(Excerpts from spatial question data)
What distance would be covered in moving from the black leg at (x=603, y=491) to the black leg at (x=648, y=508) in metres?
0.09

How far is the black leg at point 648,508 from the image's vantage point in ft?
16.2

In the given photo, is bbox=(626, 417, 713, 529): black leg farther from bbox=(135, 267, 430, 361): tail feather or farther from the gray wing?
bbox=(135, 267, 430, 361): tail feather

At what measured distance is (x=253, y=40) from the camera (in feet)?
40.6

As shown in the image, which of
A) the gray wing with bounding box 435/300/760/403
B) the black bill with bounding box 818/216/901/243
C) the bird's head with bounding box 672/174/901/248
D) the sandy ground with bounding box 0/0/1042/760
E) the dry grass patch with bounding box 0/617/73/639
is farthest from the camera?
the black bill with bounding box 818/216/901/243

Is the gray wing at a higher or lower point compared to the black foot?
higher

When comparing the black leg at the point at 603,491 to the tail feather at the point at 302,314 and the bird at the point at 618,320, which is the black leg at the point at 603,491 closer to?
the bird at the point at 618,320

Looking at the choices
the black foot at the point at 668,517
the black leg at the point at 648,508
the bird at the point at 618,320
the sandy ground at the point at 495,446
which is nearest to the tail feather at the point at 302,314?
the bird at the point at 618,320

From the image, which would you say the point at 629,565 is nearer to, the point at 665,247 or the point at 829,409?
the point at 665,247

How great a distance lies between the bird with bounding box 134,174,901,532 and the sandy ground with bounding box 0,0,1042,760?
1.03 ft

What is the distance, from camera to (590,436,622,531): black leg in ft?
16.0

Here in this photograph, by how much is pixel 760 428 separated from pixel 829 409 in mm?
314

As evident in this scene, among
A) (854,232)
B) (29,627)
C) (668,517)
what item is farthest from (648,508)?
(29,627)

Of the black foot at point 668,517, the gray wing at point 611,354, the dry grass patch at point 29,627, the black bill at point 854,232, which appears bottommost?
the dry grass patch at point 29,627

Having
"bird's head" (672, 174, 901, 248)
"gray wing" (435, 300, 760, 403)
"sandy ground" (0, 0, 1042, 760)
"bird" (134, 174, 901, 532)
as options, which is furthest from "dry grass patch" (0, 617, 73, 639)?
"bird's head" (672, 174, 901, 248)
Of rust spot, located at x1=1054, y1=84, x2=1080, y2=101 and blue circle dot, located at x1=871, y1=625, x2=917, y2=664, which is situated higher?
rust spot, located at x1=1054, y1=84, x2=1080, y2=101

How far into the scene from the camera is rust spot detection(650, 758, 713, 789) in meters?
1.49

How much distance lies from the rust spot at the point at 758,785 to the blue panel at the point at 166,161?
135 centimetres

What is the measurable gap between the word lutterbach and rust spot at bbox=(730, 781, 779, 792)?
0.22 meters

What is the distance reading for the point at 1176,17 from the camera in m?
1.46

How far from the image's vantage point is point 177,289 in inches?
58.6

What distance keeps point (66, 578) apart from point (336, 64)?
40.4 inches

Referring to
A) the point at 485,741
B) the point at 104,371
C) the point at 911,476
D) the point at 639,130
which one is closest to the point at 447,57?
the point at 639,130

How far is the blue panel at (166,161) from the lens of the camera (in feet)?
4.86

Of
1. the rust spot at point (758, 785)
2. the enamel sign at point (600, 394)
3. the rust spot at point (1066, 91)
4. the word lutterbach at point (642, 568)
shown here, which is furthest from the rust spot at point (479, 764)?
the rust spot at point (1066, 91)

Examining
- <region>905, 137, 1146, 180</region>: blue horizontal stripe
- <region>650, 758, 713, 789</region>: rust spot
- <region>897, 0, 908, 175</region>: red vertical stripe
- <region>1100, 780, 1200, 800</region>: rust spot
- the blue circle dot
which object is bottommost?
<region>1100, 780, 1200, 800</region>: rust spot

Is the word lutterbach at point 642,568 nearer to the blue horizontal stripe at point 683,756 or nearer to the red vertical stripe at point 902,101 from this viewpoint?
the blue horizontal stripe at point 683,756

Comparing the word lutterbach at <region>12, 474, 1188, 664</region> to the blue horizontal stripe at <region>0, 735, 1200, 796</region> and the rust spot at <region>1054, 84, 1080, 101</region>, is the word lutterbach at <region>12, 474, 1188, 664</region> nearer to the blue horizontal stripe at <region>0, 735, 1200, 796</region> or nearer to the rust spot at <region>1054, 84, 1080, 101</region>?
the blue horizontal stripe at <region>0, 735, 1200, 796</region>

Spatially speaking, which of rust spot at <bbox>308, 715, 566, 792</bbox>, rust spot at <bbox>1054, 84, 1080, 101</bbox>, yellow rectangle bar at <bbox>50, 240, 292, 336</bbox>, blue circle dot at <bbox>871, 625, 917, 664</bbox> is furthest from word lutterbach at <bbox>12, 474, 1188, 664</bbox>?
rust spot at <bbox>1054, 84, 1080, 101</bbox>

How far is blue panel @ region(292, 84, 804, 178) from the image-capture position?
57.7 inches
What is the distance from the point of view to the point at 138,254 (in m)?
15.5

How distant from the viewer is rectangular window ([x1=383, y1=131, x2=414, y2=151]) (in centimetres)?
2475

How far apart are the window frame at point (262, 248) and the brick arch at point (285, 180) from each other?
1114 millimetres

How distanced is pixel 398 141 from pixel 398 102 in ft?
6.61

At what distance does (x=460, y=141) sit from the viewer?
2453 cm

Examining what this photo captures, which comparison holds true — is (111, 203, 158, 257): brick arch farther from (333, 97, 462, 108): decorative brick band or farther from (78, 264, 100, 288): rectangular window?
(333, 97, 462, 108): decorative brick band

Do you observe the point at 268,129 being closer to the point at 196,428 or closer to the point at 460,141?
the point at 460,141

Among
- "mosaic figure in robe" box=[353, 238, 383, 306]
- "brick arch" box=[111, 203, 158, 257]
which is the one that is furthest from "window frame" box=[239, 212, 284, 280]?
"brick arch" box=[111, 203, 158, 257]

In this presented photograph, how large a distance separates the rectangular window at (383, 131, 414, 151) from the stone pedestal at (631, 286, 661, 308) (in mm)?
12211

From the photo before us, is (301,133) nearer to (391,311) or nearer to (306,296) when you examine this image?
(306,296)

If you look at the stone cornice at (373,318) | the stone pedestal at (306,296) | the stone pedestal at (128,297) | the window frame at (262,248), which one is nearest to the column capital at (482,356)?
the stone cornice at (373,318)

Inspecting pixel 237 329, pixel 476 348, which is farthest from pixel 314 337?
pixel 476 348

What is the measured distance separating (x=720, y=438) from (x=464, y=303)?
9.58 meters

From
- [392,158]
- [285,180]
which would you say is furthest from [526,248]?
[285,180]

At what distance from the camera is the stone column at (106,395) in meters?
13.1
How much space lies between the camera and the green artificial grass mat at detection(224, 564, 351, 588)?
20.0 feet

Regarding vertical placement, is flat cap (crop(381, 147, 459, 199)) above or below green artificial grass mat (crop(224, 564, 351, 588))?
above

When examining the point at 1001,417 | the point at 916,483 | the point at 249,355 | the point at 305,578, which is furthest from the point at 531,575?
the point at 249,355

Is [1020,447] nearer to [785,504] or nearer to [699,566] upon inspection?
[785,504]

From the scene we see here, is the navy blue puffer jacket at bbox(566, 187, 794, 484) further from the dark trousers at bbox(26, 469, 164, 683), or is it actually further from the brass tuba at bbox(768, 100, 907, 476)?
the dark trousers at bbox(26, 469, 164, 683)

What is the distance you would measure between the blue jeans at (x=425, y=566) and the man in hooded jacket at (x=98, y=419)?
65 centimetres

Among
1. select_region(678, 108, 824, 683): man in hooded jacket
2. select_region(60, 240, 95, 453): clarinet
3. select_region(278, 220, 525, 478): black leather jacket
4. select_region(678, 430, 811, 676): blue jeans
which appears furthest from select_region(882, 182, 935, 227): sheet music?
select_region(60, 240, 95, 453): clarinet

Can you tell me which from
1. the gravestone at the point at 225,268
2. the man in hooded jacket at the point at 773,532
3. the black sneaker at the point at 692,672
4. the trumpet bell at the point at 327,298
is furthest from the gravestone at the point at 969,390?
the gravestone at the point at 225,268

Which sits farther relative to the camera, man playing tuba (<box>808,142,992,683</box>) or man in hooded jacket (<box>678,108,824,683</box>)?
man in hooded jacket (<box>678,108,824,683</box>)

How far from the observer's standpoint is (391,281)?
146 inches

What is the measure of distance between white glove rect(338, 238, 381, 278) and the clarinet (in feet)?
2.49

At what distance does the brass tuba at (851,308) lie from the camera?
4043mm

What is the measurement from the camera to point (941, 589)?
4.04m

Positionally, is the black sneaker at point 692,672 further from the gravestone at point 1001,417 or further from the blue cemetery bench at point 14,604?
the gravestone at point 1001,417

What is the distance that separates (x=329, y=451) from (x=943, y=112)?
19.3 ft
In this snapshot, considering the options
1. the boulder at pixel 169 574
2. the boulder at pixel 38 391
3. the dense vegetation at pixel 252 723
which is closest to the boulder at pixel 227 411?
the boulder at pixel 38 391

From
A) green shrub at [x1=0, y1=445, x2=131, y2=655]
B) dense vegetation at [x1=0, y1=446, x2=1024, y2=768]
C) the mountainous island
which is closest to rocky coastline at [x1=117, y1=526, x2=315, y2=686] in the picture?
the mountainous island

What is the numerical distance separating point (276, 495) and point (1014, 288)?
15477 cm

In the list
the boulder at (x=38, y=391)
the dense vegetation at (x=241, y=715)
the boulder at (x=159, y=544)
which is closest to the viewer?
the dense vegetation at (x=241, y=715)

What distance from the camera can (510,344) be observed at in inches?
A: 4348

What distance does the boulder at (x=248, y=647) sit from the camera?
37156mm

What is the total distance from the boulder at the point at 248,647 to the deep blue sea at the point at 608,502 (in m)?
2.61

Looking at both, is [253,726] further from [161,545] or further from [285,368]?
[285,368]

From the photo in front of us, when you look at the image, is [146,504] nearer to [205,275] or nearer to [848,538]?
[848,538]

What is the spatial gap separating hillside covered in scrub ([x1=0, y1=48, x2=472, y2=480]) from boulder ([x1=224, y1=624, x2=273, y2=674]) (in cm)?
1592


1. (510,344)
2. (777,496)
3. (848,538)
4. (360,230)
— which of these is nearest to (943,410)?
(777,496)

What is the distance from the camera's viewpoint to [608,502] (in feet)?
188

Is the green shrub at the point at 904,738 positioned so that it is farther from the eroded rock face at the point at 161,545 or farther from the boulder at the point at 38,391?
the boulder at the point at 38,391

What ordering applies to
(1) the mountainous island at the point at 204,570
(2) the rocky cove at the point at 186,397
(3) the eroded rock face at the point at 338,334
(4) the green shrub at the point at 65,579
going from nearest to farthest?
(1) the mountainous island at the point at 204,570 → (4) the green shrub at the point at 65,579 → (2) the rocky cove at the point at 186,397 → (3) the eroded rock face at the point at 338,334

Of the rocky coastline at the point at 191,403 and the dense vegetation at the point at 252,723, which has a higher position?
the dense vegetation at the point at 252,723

Written exercise:
Reproduce the records word for word, beginning with the line that contains "Is the green" and continuing through the end of the records.

Correct result:
Is the green shrub at the point at 904,738 positioned so that it is farther from the eroded rock face at the point at 161,545 or farther from the boulder at the point at 38,391?
the boulder at the point at 38,391

What ordering applies to
(1) the mountainous island at the point at 204,570
(2) the rocky cove at the point at 186,397
(3) the eroded rock face at the point at 338,334
(4) the green shrub at the point at 65,579
going from nearest to farthest?
(1) the mountainous island at the point at 204,570 → (4) the green shrub at the point at 65,579 → (2) the rocky cove at the point at 186,397 → (3) the eroded rock face at the point at 338,334

Of the rocky coastline at the point at 191,403 and the dense vegetation at the point at 252,723, which has a higher position?
the dense vegetation at the point at 252,723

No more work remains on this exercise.